Post by Dirk le Roux » Fri Apr 16, 2021 10:46 am

Hi Bernd

Thank you for elucidating the history. I think it is important to be truthful with these things but in a way, it may be too late. The term "Belgian Cast" is out there and few bother to be precise as to who it really came from and what the original cast actually was. Now even the Island Style version they call a Belgian Cast.

It's like what happened with the Fettuccine Alfredo recipe (originally just Pasta Al Burro) once the Americans got hold of it. Never the same anymore, but only the Italians get upset about that.

Things get bastardised, or is it rather that things evolve? It is now extremely rare to see an original guise Pheasant Tail Nymph, the way Frank Sawyer tied them. And do we even know for sure who came up with the Gold Ribbed Hare's Ear Nymph? And how many "GRHE" Nymphs these days do sport actual hare's ear fur?
Bernd Ziesche wrote:
Thu Apr 15, 2021 8:59 am
CONSTANT TENSION casting to me sounds like nonsense. Maybe someone can explain me the difference to the rest of casting styles? (Yes, I watched Peter Hayse trying to explain it in the video being linked in this thread, but yet don't follow his explanation.)
This term is already out there, too.
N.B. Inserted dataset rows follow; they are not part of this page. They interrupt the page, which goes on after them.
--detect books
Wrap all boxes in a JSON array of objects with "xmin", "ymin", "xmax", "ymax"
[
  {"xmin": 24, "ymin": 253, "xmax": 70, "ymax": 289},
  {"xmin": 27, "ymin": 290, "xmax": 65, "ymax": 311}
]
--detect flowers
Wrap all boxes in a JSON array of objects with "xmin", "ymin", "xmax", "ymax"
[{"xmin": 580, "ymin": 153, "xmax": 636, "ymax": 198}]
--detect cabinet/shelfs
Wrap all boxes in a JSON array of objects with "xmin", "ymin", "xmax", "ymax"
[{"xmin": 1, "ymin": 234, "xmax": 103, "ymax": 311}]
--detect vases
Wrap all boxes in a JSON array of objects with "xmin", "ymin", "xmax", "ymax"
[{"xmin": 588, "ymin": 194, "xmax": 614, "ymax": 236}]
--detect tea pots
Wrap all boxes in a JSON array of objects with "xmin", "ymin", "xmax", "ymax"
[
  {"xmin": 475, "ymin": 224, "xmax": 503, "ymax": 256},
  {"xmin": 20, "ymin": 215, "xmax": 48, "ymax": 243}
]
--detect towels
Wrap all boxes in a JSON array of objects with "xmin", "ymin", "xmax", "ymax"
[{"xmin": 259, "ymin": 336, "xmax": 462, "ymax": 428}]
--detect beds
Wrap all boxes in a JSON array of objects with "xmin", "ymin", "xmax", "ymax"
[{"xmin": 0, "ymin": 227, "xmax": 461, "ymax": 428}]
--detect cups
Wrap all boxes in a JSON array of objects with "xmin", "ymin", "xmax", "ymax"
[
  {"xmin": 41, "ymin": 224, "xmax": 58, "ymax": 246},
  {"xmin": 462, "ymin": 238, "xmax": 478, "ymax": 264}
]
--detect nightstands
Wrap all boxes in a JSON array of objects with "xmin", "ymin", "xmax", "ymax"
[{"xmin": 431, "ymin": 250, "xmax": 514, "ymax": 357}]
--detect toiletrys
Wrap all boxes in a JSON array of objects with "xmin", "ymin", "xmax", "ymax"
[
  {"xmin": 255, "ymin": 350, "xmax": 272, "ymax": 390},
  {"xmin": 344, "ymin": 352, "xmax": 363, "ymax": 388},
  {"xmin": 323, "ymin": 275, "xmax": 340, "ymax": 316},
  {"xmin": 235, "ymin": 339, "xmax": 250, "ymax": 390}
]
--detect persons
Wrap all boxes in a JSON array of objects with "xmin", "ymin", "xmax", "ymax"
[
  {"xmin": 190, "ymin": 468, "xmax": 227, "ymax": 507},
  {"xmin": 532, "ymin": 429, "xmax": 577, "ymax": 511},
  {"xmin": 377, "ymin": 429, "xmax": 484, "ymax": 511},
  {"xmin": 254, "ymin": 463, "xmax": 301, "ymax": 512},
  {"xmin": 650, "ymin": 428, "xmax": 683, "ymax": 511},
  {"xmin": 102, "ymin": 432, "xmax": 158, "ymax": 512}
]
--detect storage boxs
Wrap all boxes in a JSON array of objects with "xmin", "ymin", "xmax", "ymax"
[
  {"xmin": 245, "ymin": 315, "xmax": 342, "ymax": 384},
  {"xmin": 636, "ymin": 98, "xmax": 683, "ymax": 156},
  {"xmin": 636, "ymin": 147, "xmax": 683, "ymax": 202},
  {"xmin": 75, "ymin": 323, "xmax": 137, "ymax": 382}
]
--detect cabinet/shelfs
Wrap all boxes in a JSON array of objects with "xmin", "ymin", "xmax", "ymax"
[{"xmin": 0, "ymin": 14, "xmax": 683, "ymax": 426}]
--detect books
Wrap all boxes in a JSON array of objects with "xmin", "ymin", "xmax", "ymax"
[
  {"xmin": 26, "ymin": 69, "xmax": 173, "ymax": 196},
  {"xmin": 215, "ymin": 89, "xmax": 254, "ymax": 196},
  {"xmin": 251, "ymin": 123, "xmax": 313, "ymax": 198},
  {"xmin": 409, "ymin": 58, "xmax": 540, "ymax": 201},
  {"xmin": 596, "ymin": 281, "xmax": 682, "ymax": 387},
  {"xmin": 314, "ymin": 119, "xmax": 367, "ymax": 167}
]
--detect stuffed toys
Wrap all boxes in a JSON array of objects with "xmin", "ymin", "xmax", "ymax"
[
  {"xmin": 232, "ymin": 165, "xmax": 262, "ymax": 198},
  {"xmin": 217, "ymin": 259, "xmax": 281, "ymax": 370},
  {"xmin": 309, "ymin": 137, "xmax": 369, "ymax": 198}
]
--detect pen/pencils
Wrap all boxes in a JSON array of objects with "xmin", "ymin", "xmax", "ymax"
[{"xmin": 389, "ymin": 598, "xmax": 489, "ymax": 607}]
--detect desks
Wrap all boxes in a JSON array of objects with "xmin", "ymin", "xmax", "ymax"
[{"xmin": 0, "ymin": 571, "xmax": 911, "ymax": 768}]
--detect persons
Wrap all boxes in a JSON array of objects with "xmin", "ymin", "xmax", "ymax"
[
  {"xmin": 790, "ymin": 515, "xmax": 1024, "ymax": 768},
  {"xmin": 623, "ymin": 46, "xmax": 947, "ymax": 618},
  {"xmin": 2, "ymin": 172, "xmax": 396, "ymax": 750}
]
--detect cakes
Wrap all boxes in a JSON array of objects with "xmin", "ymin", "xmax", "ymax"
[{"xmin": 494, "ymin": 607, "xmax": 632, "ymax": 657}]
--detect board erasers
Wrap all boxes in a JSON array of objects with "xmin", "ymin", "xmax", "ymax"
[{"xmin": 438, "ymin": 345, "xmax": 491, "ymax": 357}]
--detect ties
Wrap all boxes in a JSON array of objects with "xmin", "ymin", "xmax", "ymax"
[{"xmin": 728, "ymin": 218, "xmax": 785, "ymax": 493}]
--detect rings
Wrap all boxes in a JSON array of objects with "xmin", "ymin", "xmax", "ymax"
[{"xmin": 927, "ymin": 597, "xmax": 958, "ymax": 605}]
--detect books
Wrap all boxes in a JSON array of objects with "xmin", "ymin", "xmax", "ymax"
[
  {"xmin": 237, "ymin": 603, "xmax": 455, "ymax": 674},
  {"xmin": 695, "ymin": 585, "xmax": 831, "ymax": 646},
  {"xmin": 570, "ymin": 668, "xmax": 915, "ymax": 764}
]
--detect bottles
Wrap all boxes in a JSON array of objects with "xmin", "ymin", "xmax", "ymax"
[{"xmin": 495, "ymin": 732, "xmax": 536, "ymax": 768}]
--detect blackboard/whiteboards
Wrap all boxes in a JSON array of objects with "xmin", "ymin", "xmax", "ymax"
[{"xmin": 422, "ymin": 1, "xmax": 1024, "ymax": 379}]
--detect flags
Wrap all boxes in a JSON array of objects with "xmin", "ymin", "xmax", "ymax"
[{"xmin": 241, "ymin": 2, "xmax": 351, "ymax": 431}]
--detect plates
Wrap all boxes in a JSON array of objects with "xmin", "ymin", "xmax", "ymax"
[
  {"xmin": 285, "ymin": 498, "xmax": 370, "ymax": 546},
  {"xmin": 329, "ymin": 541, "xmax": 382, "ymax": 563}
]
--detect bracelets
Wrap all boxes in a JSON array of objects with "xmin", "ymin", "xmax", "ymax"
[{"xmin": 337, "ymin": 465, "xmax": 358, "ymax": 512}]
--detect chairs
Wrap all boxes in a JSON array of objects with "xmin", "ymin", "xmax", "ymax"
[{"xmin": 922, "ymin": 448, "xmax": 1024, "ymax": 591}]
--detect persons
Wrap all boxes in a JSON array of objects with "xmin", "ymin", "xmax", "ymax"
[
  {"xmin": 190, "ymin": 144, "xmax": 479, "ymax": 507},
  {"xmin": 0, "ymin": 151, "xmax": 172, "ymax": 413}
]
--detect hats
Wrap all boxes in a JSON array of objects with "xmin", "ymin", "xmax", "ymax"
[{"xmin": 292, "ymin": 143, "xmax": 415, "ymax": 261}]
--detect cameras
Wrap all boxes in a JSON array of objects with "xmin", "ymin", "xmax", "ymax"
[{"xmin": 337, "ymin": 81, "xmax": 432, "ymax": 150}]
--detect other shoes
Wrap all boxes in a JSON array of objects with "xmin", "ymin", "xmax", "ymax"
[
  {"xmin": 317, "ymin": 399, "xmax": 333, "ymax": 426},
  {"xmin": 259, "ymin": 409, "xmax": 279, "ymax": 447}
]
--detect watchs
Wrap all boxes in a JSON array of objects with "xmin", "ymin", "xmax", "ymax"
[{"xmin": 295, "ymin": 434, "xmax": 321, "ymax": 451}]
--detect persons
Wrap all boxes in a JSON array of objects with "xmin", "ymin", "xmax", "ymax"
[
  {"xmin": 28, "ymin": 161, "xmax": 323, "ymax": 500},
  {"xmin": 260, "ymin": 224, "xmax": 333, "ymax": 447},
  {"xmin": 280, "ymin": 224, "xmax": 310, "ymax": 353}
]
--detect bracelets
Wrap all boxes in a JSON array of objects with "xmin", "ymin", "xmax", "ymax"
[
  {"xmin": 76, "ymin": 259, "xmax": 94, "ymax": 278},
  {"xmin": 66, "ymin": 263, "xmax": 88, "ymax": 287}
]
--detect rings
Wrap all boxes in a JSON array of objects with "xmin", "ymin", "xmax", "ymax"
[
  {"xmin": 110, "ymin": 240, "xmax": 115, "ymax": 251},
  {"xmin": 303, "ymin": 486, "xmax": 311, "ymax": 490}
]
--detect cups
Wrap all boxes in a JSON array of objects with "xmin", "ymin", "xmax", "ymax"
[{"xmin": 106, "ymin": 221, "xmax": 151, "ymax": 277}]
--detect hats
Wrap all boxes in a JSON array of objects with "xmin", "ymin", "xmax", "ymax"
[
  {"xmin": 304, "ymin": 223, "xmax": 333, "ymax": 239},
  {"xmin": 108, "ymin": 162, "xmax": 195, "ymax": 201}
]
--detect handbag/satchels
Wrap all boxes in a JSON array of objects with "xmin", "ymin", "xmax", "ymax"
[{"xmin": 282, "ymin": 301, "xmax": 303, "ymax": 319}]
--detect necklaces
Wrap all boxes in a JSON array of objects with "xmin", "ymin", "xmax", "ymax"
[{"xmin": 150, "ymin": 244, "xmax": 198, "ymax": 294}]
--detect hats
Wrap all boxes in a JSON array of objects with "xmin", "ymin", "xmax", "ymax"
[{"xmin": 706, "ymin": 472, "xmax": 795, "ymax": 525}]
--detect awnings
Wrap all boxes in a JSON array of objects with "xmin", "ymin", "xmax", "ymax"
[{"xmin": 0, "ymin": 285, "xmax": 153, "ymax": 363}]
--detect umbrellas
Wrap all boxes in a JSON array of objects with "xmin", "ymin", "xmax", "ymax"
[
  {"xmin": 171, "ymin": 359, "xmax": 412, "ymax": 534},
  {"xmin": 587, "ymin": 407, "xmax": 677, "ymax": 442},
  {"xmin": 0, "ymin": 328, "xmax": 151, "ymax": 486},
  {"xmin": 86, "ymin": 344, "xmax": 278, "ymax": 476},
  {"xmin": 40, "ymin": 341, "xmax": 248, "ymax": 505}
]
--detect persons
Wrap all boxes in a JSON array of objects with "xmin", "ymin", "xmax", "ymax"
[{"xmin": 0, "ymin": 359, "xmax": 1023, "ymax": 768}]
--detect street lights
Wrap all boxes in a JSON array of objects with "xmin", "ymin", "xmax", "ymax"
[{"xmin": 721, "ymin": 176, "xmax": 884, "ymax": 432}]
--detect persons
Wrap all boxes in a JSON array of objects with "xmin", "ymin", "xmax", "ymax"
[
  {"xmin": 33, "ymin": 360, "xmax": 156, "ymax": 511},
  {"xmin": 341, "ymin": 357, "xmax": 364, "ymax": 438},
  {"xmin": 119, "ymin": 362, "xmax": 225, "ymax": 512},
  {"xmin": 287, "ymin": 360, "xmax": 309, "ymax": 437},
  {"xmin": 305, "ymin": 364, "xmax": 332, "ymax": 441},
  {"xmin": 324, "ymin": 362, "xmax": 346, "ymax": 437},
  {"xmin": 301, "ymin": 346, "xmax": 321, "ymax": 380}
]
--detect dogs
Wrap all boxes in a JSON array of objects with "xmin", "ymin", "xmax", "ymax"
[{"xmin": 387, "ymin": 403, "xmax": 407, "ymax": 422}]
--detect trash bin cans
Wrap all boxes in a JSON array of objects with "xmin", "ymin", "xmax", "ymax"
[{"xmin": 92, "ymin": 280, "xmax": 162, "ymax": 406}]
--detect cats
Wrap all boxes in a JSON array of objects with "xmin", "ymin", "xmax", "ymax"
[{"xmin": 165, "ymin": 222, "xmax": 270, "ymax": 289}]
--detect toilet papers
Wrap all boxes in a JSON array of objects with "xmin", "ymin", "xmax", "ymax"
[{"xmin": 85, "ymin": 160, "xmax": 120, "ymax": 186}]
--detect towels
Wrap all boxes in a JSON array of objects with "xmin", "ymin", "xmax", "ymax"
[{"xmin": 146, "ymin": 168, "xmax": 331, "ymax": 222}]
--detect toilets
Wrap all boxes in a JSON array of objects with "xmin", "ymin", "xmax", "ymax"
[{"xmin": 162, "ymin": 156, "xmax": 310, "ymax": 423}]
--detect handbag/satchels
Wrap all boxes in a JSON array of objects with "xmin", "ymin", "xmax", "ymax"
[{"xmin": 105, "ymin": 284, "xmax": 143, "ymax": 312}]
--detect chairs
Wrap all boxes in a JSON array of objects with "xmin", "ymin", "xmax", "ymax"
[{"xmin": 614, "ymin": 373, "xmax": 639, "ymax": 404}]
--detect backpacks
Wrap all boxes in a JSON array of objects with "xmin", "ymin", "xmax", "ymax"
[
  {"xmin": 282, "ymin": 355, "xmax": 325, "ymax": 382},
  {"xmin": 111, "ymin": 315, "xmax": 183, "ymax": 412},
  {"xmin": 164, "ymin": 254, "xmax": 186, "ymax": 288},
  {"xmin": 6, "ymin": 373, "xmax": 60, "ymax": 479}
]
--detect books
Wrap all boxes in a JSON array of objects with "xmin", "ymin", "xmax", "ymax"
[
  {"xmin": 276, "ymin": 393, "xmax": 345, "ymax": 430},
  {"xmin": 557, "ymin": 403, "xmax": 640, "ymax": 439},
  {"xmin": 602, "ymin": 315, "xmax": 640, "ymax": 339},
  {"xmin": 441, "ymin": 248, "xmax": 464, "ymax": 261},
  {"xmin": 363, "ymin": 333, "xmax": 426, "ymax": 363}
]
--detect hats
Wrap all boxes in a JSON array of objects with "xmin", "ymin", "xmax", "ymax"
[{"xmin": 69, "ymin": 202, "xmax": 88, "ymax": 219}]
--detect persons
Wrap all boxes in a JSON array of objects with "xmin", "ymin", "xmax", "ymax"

To me, it is OK if understood as rather an approach (than a particular style) common to casts such as the Gebetsroither/Austrian/Belgian/TLT/Reggae/whatever, aiming to constantly keep some tension in the cast, as opposed to keeping a constant amount of tension throughout, to mitigate shocks that appear with stop-start casting and to afford enhanced control. I like your "continuous rod motion" term too. In that sense, a standard overhead cast with the right sort of drift and creep can accomplish the same, even without differing planes.